Tackling the Climate Change
The world’s leading independent climate actors have warned that urgent and unprecedented changes are required to avoid a catastrophic environmental fallout. The UN Intergovernmental Panel on Climate Change (IPCC) reports are unequivocal on the current issues faced by our planet.
At RAM AI, we continuously develop our capacity to assess the risks and opportunities presented by climate change policy to our investment portfolios; we integrate, when relevant, this insight into our investment processes. We recognise that this effort requires more than one dimension. We aim not only to apply strict guidelines to preserve the biodiversity and limit climate change below 2° within our investment portfolios, but also embrace an effort at corporate level. We have set an ambitious plan to reduce RAM AI’s own carbon footprint by reducing energy and water consumption.
While not all RAM Funds have a climate objective, many of them integrates ESG characteristics to mitigate adverse environmental impacts.
Decarbonisation of our portfolio
Trough in-depth monitoring of CO2 emissions of companies we invest in, and limiting investments in fossil fuel, we aim to have a positive impact on the climate. We thrive to reduce Carbon Emissions of our investment portfolios.
Leveraging on ESG data to participate to the climate transition
In 2020, RAM AI has launched a Stable Climate Global Equities strategy, leveraging on ESG data to participate to the climate transition. As the Climate Change emergency continues to grow, RAM AI believes its role as an asset manager is to provide investors with a differentiated solution to low-carbon investing.
While many managers opt for an unidimensional approach to climate change within portfolios by reducing the weight of the worst polluters, RAM AI’s sustainable alpha approach aims to leverage a myriad of ESG and non-ESG data sources to identify the most attractive sustainable return opportunities in each industry. Our research effort is based on hypothesis testing; understanding how the ESG profile of a given company impacts, not only future stock performance, but also current/future fundamentals and ultimately financial returns.
We believe ESG investors need innovative solutions with clear and ambitious climate objectives and RAM AI has explored ways in which to do it.
Carbon offsetting is an excellent tool for a committed asset manager like us, as it represents a short-term solution to help minimise our impact.

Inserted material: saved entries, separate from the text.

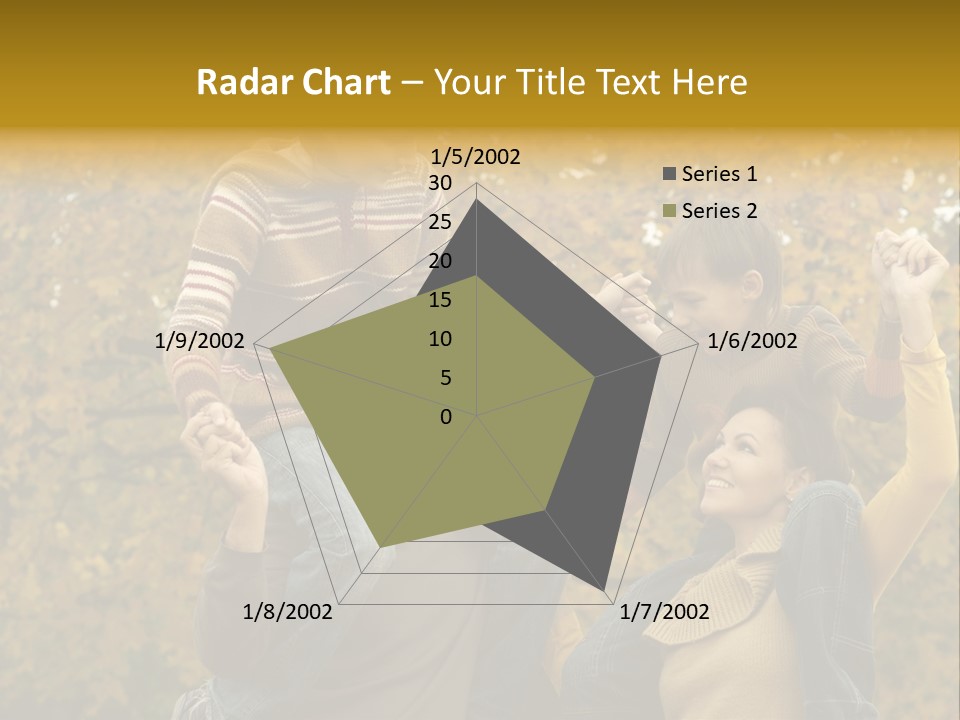 Radar Chart – Your Title Text Here

1/5/2002
30
25
20
15
10
5
0
1/6/2002
1/7/2002
1/8/2002
1/9/2002

Series 1
Series 2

However, our primary goal is to decarbonise our Portfolio as much as possible, using the vast potential of our Machine Leaning Infrastructure and the volume of data available.
RAM AI offsets the RAM Stable Climate Global Equities Strategy’s (low) carbon emissions (Scopes I and II) using carbon compensation certificates (CERs) in accordance with the Clean Development Mechanism (CDM) rules at no additional cost to investors.
Carbon Offset Study case: Biomass Project
Project selection is vital when offsetting the carbon emission of a portfolio. Project efficiency in carbon reduction is highly dependent on the type of projects selected. Indeed, projects in specific renewable energies (i.e. Wind Power) too often lack integrity. Conversely, in projects in the industrial gas sector, biomass shows interesting additionality.
Moreover, among our key criteria, we ensure that the project activity contributes towards sustainable development and addresses for example key issues such as:
- Social well-being
- Economic well-being
- Environmental well being
Assessing CO2 Emissions
RAM AI believes assessing the carbon footprint of a portfolio is an important tool to support climate reporting and risk assessment and it is a key element of transparency and good governance for our investors. For equities and corporate fixed-income RAM AI assesses carbon emission of the respective portfolios using Scope 1 and Scope 2 data for RAM’s standard report, but also closely monitoring scope 3 emission data.
RAM AI uses metrics as defined by the Financial Stability Board’s Task Force on Climate-related Financial Disclosures (TCFD), which is backed by the central banks of the G20 countries.
While there exists now a standard to estimate the carbon footprint of a portfolio for Equities and Corporate fixed Income, sovereign bonds have remained largely unexamined from a carbon risk and reporting perspective due to a lack of appropriate metrics and actionable insight.
Despite the fact that the industry has not yet a standardised reporting and assessment of carbon emissions for sovereign bonds, RAM AI has worked on a methodology to assess carbon emission of our sovereign exposure based on CO2 emissions (kg per PPP $ of GDP). This approach helps to have an exhaustive coverage of the respective portfolio impact on climate change.
RAM AI Carbon Footprint
The negative impacts linked to the climate crisis are no longer fatalistic predictions of our future. For millions, it has become their day-to-day reality. Human activity is highly responsible as acknowledged by 97% of climate scientists worldwide. RAM AI is, therefore, determined to undertake creative and resourceful actions to minimise its carbon footprint.
At RAM AI, we compensate our Co2 emissions related to air travel and freight. Through our Corporate Green Policy, we encourage employees to use environmentally friendly transportation to work, notably by offering an annual financial subvention. We encourage limiting business trips by providing access to performant Videoconferencing systems.